Michael Elowitz is an HHMI Investigator and Professor of Biology and Biological Engineering at Caltech, recognized for foundational contributions to the fields of synthetic biology and systems biology. His lab has shown that biological behaviors can be programmed using custom designed molecular circuits; revealed the pervasive role of stochastic fluctuations-or “noise”-in gene expression; and identified a set of biological circuit designs underpinning cellular and multicellular development. Elowitz grew up in Los Angeles, CA, attending the Hamiltion Humanities Magnet high school. He studied Physics as an undergraduate at UC Berkeley and then obtained his PhD in Physics at Princeton, where he worked with Stanislas Leibler on cytoskeletal dynamics and the design of synthetic biological circuits. He then moved to Rockefeller University, where he worked in the laboratory of Arnold J. Levine, and with the Center for Studies in Physics and Biology, on gene expression noise. In 2003, he started his own laboratory at Caltech, where he has brought synthetic, quantitative, and single cell approaches to multicellular, mammalian systems.

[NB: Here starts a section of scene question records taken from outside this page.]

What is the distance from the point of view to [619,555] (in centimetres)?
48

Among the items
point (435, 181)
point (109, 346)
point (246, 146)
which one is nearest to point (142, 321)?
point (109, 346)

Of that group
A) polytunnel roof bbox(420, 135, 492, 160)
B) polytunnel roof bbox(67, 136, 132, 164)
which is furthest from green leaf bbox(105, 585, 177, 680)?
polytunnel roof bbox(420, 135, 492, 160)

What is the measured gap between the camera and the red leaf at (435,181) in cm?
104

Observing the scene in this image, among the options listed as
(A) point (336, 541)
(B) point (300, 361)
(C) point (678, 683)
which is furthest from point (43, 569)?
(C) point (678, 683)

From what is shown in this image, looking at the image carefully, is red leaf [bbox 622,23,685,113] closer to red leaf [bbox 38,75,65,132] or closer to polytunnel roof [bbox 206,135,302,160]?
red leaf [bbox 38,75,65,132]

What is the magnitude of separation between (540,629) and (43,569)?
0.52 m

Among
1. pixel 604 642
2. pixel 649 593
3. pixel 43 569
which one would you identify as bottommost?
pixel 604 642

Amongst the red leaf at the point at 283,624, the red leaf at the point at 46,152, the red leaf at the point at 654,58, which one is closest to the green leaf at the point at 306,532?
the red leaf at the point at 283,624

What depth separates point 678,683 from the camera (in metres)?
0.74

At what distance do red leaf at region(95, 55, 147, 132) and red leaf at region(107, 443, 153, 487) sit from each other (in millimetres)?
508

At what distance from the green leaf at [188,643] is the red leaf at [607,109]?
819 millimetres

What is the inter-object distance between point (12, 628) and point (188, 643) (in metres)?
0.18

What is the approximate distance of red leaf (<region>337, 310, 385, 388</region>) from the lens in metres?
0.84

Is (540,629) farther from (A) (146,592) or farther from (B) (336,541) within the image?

Honors include the MacArthur Fellowship, Searle and Packard Fellowships, the HFSP Nakasone Award, Presidential Early Career Award, Allen Distinguished Investigator Award, Sackler Prize in Biophysics, and election to the American Academy of Arts and Sciences.

Research Interests

Living cells use circuits of interacting genes and proteins to process and remember information, communicate with one another, and develop into complex multicellular organisms. The Elowitz laboratory seeks to understand the design principles that allow these circuits to operate so effectively, and to apply that understanding to predict and control natural cellular behaviors, and to program totally new cellular behaviors "from scratch." Elowitz?s early research helped establish the possibility of designing biological circuits that implement new cellular behaviors in bacteria and mammalian cells. It further revealed that gene expression is intrinsically stochastic, or 'noisy', and showed how noise functions to enable probabilistic differentiation, time-based regulation, and other functions. The laboratory has gone on to bring synthetic biology approaches to understand and program cell-cell communication, signal processing, epigenetic memory, and cell fate control. Currently, major themes in the lab include the use of combinatorial, many-to-many interactions among families of protein variants as a mechanism of biochemical computation, the engineering of biological circuits that could provide therapeutic functions, and the creation of synthetic "recording" systems that allow genomic recording of lineage information.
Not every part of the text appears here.